Özetle Körfez ülkelerine parça parça satılan assetler, yok pahasına elden çıkarılan limanlar, halka yüklenen vergiler, ağır zamlar ama buna karşılık damlalıkla verilen ücretler sermayenin paşa gönlü incinmesin diye.

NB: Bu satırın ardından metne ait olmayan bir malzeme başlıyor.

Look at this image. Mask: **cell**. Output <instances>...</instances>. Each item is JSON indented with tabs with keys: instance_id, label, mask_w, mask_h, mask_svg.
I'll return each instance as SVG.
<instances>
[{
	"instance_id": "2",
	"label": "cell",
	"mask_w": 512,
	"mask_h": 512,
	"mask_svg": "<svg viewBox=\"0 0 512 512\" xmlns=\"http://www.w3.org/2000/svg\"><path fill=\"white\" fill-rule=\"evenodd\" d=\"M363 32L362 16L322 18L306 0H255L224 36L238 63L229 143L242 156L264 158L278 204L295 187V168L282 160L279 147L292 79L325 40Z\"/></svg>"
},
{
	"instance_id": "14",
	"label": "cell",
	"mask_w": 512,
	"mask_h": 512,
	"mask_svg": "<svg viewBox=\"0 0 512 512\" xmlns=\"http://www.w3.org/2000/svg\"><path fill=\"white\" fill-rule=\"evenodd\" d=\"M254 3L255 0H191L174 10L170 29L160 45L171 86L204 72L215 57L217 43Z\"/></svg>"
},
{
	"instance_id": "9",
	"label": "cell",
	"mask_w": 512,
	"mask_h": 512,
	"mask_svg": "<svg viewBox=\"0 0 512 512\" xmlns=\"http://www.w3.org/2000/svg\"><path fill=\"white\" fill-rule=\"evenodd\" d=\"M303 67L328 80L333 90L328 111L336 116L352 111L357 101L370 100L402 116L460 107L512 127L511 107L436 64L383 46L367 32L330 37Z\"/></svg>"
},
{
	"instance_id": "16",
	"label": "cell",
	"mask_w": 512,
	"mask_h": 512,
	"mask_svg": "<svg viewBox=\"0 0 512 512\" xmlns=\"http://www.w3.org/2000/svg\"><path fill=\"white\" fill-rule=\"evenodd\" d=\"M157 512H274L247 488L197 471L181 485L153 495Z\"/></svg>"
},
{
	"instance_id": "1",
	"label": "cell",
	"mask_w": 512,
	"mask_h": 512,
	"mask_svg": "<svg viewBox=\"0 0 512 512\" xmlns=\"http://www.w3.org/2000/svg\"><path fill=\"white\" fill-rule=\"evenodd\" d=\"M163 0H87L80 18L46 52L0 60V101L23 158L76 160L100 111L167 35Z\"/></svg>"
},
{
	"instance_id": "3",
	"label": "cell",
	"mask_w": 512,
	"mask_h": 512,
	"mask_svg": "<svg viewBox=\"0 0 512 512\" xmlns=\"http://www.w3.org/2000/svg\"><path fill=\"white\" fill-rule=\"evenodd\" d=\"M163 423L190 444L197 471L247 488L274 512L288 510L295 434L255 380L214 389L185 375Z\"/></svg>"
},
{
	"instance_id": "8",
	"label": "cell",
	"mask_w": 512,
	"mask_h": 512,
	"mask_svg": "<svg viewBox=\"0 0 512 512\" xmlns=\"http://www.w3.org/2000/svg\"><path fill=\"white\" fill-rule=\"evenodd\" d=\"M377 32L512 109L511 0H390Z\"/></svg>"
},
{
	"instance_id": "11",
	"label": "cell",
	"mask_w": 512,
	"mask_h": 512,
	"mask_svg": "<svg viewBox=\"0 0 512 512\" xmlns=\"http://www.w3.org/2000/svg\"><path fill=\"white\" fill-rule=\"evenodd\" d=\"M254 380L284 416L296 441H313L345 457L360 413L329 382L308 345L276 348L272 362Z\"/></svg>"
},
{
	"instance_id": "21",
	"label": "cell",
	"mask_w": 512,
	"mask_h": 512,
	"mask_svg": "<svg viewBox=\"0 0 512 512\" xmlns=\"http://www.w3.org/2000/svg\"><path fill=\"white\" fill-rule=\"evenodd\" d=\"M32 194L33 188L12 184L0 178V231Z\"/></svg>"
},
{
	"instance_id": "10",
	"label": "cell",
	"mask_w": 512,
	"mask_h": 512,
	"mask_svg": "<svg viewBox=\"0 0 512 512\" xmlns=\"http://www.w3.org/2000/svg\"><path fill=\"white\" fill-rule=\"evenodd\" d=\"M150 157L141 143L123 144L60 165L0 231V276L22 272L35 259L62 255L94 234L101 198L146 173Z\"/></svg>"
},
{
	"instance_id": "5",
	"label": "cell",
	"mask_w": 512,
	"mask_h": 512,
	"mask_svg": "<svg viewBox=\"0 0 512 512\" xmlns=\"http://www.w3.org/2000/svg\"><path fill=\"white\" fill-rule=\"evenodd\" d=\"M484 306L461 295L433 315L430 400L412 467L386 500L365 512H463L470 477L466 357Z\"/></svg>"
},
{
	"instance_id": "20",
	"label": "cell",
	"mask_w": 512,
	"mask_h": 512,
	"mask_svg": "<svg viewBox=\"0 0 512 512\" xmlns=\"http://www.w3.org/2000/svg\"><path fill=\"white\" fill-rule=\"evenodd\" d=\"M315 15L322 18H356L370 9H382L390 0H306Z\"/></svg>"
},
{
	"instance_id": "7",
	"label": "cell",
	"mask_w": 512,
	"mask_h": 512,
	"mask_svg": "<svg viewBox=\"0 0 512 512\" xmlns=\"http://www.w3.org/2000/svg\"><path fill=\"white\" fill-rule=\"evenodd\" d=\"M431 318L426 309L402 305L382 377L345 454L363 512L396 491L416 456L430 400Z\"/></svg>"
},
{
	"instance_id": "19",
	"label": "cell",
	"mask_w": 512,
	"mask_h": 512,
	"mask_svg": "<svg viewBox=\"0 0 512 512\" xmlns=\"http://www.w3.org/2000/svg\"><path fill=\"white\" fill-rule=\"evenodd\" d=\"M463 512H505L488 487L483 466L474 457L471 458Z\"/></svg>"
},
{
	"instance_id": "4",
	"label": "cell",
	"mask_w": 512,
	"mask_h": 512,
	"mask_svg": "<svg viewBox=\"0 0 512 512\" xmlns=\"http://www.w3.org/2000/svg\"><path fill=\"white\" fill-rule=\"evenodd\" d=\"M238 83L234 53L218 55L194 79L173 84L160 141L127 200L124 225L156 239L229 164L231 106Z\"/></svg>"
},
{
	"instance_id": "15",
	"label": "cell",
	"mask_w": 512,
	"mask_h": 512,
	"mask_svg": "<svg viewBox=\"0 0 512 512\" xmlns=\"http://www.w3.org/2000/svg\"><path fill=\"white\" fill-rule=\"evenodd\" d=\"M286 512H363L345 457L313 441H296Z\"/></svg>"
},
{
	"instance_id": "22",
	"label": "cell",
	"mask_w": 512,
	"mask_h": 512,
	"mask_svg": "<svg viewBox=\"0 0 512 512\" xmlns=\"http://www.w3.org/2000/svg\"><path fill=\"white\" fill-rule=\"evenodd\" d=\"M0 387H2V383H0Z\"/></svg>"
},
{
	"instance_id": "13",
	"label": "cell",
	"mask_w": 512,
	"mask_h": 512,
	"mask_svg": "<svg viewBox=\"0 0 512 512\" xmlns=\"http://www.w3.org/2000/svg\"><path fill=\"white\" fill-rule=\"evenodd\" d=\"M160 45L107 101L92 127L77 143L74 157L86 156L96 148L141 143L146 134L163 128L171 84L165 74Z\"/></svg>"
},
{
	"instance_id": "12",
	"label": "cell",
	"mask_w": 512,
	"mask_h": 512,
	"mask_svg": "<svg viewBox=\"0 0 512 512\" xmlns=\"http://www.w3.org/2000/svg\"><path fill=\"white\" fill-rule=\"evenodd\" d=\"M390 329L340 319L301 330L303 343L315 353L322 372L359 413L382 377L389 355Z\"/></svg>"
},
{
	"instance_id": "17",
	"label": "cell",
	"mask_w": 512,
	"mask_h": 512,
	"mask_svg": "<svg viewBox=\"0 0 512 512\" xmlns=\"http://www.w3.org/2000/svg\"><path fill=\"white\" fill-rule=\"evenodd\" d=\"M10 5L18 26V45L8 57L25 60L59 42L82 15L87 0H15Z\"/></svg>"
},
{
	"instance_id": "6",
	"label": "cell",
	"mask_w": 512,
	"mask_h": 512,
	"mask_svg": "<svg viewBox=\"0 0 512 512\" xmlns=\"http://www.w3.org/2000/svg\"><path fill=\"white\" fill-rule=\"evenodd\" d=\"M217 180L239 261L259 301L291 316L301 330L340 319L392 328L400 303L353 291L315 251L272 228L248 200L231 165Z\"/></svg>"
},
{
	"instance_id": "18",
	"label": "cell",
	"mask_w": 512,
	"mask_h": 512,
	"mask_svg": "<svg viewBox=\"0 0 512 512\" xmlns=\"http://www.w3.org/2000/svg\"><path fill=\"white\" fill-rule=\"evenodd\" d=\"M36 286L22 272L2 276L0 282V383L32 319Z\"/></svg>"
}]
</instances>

Önceki Bakan Nebati’nin Türk tipi ekonomik kalkınma diye tanımlamış olduğu, gerçekte zengini daha zenginleştiren program döneminde bütün ücretlerin asgari ücret düzeyine çekilmesinin yolu açılmıştı. Kur korumalı mevduat adı verilen, gecekondu faiz sistemi ekonomi ve finans çetelerini gerçekten kalkındırırken emekçi sınıfları çökertti. Avronun 30 TL’yi aştığı bugün Batı’nın ve körfez sermayesinin iştahını kabartacak ucuz emek coğrafyasının ateşi de bir kez daha harlanıyor. Son torba yasa ve körfez sermayesini tavaf bundan başka bir anlam taşımıyor.
Seçime kadar oyalanarak beklentiye sokulan, hareketsizleştirilen ve artık kendi göbeğini kendi kesmekten başka şansı kalmayan emekçilerin iş bıraktığı, kamyoncuların kontak kapattığı haberleri bu karamsarlığın uzun sürmeyeceğinin; 2021 ve 2022’deki, işçi sınıfının domino etkisi gösteren eylemlerinin kaldığı yerden devam etme potansiyeli taşıdığı görülüyor. Şimdiden başladı hareket.
Çünkü o iş bitmedi, bitmez de. Bu yollarda kim kiminle birlikte ıslandıysa onunla kol kola girecek.